Monday, August 27, 2012

LA finally gets serious about fixing its sidewalks

Angelenos have heard the statistics many times over the past few years: nearly half of LA's sidewalks are cracked, crumbling, or...whatever term you'd like to use to refer to the mess above. It will take an estimated $1.5 billion to return them to pristine--or at least usable--condition. In the last few years spending on sidewalk repair has been less than one percent of that figure. The city spends about the same on the 2,500 trip and fall claims it receives each year.

But now, the LA Times reports that the city is pondering the first step in a comprehensive program to bring its sidewalks up to snuff: a survey of all 10,000+ miles of sidewalks to document the condition of curbs and gutters, street trees, soils, and other details, and the development of a software program to compile the results. The survey could take three years and cost more than $10 million.

Actual "sidewalk" in Woodland Hills
Why go to all that effort? It would provide justification for the City to place a bond measure on the ballot (possibly in 2017) to fund sidewalk repairs.

Is this the fix Los Angeles' pedestrians have been waiting for? It would move the responsibility for sidewalk repair from adjacent property owners to the City, a move that's sure to please those property owners. It would also demonstrate, if subtly, that the City values pedestrians enough to pay for repairs to their infrastructure too--just like it has always done for drivers.

Those seem like good reasons to move forward with the plan to me, but I'm just one voter. If the bond measure is approved for the ballot in 2017, the City would still have a lot of voters to convince--something it wasn't too successful at in 1998, when a similar measure was rejected by 60 percent. Let's hope Angelenos have come to their senses by now--or that they've really gotten tired of tripping on broken sidewalks.

You can read more details about the survey and possible bond measure here.

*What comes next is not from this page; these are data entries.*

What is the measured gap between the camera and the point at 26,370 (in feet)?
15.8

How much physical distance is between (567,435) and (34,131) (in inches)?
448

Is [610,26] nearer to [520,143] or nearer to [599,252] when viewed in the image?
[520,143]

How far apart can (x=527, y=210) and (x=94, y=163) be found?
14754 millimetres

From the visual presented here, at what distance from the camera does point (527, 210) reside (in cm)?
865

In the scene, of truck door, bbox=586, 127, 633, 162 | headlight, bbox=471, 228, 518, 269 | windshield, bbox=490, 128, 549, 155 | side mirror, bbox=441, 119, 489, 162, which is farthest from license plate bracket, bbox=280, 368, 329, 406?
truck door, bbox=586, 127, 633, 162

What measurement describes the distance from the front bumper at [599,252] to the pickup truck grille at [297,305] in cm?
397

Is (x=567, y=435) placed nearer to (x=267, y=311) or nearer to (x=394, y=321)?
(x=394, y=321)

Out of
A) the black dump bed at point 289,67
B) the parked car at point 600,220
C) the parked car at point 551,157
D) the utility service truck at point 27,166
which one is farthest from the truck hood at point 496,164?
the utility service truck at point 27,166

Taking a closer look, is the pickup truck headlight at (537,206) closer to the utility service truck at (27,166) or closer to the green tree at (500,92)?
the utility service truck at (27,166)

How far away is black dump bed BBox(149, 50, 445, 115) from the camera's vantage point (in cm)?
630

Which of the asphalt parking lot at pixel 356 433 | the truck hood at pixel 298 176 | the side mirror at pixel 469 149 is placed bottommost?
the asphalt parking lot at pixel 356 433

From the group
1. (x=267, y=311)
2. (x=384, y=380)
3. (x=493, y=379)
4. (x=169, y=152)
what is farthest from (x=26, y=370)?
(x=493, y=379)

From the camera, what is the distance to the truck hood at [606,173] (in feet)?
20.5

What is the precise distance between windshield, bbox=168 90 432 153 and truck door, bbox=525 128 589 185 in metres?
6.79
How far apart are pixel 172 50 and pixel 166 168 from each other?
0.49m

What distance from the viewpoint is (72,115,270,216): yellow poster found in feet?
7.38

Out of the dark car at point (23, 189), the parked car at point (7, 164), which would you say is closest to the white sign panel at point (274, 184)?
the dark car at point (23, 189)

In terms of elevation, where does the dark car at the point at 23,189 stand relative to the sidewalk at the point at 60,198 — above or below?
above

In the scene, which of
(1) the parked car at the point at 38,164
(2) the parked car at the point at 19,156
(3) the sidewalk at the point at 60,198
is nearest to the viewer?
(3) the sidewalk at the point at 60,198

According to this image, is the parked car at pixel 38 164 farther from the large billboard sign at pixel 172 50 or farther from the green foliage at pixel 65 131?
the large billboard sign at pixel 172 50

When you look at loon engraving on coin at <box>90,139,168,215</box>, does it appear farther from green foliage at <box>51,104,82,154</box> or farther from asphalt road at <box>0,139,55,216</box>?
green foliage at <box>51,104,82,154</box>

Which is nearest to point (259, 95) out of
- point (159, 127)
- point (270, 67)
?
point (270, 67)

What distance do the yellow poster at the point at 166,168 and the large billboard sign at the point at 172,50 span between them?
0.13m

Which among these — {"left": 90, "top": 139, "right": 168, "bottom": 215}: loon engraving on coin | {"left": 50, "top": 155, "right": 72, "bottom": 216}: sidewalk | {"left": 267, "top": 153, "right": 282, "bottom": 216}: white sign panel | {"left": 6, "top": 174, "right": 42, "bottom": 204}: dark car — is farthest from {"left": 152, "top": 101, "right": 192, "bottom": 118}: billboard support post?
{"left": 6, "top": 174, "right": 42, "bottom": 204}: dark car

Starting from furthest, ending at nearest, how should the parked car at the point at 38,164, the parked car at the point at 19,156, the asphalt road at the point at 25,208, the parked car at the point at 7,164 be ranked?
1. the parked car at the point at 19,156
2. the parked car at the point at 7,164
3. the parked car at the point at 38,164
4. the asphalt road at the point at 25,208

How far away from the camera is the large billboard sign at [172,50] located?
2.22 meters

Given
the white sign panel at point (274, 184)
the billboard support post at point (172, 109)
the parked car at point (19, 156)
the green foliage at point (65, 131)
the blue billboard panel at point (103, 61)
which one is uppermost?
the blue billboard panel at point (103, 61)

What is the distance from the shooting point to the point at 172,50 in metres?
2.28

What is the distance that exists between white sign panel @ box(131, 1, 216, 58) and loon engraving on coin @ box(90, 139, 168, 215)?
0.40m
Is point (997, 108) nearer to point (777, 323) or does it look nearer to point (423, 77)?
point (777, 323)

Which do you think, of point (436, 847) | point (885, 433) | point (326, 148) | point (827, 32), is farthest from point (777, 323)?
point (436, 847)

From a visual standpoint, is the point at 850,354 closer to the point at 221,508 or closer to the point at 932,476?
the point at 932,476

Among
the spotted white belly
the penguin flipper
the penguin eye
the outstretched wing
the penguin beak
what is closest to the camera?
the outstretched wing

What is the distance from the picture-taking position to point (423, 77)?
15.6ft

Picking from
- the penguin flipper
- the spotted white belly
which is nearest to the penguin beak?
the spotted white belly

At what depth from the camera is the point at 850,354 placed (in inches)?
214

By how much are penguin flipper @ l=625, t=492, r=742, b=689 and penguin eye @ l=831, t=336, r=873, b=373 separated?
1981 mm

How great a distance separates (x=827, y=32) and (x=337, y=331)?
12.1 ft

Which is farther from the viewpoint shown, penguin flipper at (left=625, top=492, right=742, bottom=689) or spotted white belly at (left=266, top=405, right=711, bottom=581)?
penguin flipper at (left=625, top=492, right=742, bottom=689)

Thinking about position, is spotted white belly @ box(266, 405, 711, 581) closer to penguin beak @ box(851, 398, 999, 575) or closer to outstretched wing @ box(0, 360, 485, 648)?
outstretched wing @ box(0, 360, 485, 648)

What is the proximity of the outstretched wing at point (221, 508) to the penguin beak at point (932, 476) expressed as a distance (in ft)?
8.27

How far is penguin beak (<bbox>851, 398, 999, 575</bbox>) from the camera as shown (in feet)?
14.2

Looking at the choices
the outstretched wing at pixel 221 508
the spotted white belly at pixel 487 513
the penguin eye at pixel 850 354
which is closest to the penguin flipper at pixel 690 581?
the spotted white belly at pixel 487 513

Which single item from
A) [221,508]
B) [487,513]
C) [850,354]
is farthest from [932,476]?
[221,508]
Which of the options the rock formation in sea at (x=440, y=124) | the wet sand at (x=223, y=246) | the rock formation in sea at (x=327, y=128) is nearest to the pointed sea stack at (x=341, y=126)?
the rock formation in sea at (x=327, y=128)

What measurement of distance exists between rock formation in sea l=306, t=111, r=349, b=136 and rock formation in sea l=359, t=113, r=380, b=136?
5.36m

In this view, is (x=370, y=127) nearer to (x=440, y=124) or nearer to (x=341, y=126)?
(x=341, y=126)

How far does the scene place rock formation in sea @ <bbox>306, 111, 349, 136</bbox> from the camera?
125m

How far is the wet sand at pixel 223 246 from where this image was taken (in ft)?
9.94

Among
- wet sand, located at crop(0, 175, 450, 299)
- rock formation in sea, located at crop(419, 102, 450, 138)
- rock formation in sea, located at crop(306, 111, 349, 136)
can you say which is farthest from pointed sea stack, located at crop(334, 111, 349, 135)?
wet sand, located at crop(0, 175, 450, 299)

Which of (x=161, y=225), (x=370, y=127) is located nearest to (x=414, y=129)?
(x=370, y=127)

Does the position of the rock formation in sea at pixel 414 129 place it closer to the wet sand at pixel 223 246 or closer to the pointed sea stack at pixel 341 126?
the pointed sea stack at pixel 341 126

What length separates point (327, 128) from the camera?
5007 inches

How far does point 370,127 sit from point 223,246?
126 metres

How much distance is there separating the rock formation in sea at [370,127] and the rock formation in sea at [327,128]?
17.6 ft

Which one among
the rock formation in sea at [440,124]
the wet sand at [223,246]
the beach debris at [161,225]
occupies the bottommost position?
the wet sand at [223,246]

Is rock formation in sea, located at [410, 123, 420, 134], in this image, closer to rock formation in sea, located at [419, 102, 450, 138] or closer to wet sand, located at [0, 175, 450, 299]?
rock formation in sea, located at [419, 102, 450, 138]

  1. Sidewalks? What's a sidewalk?

    Seriously, sidewalks are needed and to be in good usable condition to make any neighbourhood presentable and to attract the walking and transit oriented population.

  2. The sidewalks in my LA neighborhood have huge sections missing in front of certain properties. I know gaps in a freeway wouldn't fly, so neither should this.

    But the 2017 timeline is unacceptable. Three years and $10 million for the City of LA just to assess how bad the sidewalks are? Come on.

  3. I totally agree with both of you--note so-called "sidewalk" picture above from my neighborhood. Can you imagine the reaction if the vehicle lanes were allowed to languish in this state for any period of time?

    JP, to the City's credit, the three-year timeframe isn't completely unreasonable:
    1. 6 months to get someone under contract
    2. 1 year to do the surveys (with five people working full-time)
    3. 1 year to develop the software and complete analysis
    4. 6 months for reporting

    Still, it would be nice to get that down to two years, and I hope the City considers that when hiring someone to complete this work.